代表取締役 市之瀬 隆

■人材を扱う仕事に挑戦しようとしたきっかけは。

▼独立する以前から営業として「人」に携わってきました。営業というのはつまり、心を買ってもらうことですが、そういった仕事をしている内、次第に「人の幸せを考える仕事をしたい」と考えるようになりました。派遣業として起業しようと思ったのはそういった理由からです。

■会社立ち上げで苦労したのはどんな点ですか。

▼会社を立ち上げるための手続きは、司法書士を頼らず、自分一人でこなしました。手続きを通じて、知識を得るためです。「知らない」ことほど怖いことはありませんからね。派遣業の許可もすべて自力で取得しました。わからないことは直接、労働局に問い合わせたりもしましたね。そういった意味ではまさに「手作りの会社」ですね。

人と人のつながりが会社を成長させてきた

■仕事面での目標を教えてください。

▼現在の派遣スタッフはおよそ150名。これを300名まで増員し、地域ナンバーワンの派遣会社になることが現在の目標。「ナンバーワン」の基準はいくつもありますが、私たちがこだわっているのは「質」の部分。そのためにも派遣スタッフさん達とのコミュニケーションやフォローには特に力を入れています。私自身、派遣スタッフさん達とよく飲みに行っているんですよ。

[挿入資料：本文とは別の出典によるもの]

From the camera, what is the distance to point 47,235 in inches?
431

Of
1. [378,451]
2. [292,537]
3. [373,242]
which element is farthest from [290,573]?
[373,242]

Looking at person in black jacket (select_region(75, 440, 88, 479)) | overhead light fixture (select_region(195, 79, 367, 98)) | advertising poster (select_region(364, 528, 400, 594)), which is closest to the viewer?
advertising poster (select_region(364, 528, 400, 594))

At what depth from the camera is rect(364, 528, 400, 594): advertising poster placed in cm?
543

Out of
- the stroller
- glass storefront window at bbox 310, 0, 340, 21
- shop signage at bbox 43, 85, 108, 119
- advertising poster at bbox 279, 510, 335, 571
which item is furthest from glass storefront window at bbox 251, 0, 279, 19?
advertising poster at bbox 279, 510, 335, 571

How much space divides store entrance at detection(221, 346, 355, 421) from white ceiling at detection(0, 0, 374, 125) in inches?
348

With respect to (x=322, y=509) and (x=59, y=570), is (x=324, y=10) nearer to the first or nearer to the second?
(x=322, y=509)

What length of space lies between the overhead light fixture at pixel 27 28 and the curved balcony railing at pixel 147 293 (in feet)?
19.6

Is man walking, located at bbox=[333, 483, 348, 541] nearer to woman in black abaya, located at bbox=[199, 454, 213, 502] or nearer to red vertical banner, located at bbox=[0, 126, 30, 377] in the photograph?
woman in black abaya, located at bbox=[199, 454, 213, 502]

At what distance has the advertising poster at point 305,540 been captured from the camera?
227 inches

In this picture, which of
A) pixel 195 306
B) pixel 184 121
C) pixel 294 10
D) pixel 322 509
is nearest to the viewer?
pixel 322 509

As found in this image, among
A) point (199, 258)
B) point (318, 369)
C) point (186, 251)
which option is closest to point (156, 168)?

■他にはどのようなコミュニケーションの機会があるのですか。

▼ウチの事務所は、仕事が終わった後の派遣スタッフさん達のたまり場になることもしばしば。バーベキューなどのイベントでは50名もの方が参加をしてくれます。イベントの参加率や、派遣スタッフさんの定着率の高さは、私たちがこだわってきたコミュニケーションの結果だと思うとうれしくなりますね。
また派遣スタッフさんの誕生日にはささやかですがプレゼントを贈ることに決めています。誕生日というのは記念日ですからね。その日を祝うことに意味があるんです。おかげさまで業績も順調に伸びていますので、期間に応じたボーナスも支給できるようになりました。

■派遣スタッフさん方の反応は。

▼派遣の子の中には、当社の営業をしたいと言ってくれる人も少なくありません。それだけウチでの仕事に面白さを感じているということだと思います。うれしいことですね。当社は人から人への紹介で大きくなってきた会社。これからもスタッフとの連携を密にして「地元」にこだわった事業を展開していきたいと考えています。

派遣スタッフのためにできること

■派遣スタッフさんに求めている素養は。

▼目標や夢を持った人間は何よりも強い。私が派遣スタッフさんに求めているのもまさにこの部分です。変な話ですが、私は派遣スタッフさん達に「いつまでもウチにいてはダメだよ」と、よく話をしています。目標のためにウチの会社を踏み台にする、くらいの勢いで仕事をしてほしいですね。
当社の派遣先は、都心部の派遣業とは違い製造業が中心。製造業種にも様々な会社がありますが、派遣スタッフさんの将来のことを考え、時給は他社より高めに設定しております。派遣スタッフさん達にしっかり稼いでいただきたいからです。利益率は薄いですが、彼らに長く当社での派遣を続けていただくことが、結果的に会社の利益にもつながるはずですから。

そして地球の未来のために

■環境活動にも積極的とうかがいましたが。

▼個人的な話ですが、私には小学1年生の子どもがいます。親なら誰でもそう考えるでしょうが、最近特に「子どもの世代にいいモノを残していってあげたい」という考えが強くなっています。少しでもそれ実現するために、当社では植樹活動を続けています。
会社の規模からすると、植樹なんてまだまだ早いよ、ということを仰る方もいます。確かに当社の体力ではアフリカに何万本もの木を送ることはできません。植樹の目的はあくまで多くの人に「意識」を持ってもらうこと。ひとりひとりの意識が少しでも地球環境に向かえば、その分、地球は美しさを取り戻していくはずです。
私たちは地球から逃げ出していくことはできません。地球と共に生き、地球を生かしていくことが何よりも大切なんです。